Тетке Патриции стукнуло уже шестьдесят пять; она была разведенной женой, школьной учительницей на пенсии и кабинетной анархисткой. Она была классной. Она презирала любые посягательства властей на свою свободу, и на нее во всем можно было положиться. Если бы я попросил ее об услуге, она бы улыбнулась мне своей теплой улыбкой и на следующий день уже летела бы в самолете. А кроме того, у тетки Патриции совсем не было денег. Каждый раз, когда я виделся с ней, я предлагал ей больше, чем она могла бы потратить за год. И каждый раз она отказывалась. Она была слишком гордой. Но теперь я мог бы объяснить ей, что, оказывая мне такие услуги, она сможет заработать не только себе на пропитание. Я бы позволил ей тратить сколько захочется. Фактически я бы полностью изменил ее жизнь – была бедной, стала бы богатой. Идея была просто блестящая! А ко всему прочему, она вряд ли бы что-нибудь потратила! Она выросла на руинах Второй мировой войны, а сейчас жила на крошечную учительскую пенсию. Она попросту не умела бросать деньги на ветер и не смогла бы их растранжирить, даже если бы захотела! И большую часть потраченного она бы извела не на себя, а на своих двух внуков. И это было здорово. Честно, одна эта мысль согревала мне сердце.

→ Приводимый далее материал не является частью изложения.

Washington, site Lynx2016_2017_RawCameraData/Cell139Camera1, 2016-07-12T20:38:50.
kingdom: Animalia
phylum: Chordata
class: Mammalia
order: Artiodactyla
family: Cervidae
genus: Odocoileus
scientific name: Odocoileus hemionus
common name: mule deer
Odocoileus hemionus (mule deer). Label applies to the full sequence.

И если бы американское правительство когда-нибудь постучалось бы в дверь Патриции, она бы посоветовала этим янки уносить свои задницы от ее дома как можно дальше, да побыстрее. Представив себе эту сцену, я громко рассмеялся.
– Чего это ты так развеселился? – промычал Дэнни. – Вся эта встреча – пустая трата времени! А у меня нет даже кваалюда, чтобы утопить в нем свою грусть-печаль! Так расскажи мне хотя бы, что еще породил твой извращенный разум?
Я улыбнулся.
– Я встречаюсь с Сорелем через несколько часов. Я задам ему еще несколько вопросов, но я абсолютно уверен, что уже знаю ответы на них. От тебя я хочу только одного – чтобы ты позвонил Джанет, как только мы вернемся в отель, и попросил ее, чтобы она распорядилась подогнать наш «Лирджет» в аэропорт Женевы рано утром, а также забронировать президентский люкс в «Дорчестере». Мы летим в Лондон, дружище. Мы летим в Лондон.
Глава 14
Интернациональные мании
Через три часа я сидел напротив Жана-Жака Сореля в ресторане «Жардэн» в лобби отеля «Ричмонд». Стол был сервирован лучшими столовыми приборами, которые я когда-либо видел. Прекрасный набор отполированных вручную вилок и ножей из чистого серебра и безукоризненный сервиз из тонкостенного, просвечивающего фарфора расположились на накрахмаленной белоснежной скатерти. Это в самом деле впечатляло и, должно быть, стоило целую кучу денег! Но, как и весь этот старинный отель, интерьер ресторана был совершенно не в моем вкусе: стиль ар-деко примерно 1930-х годов; видимо, именно тогда ресторан последний раз ремонтировали.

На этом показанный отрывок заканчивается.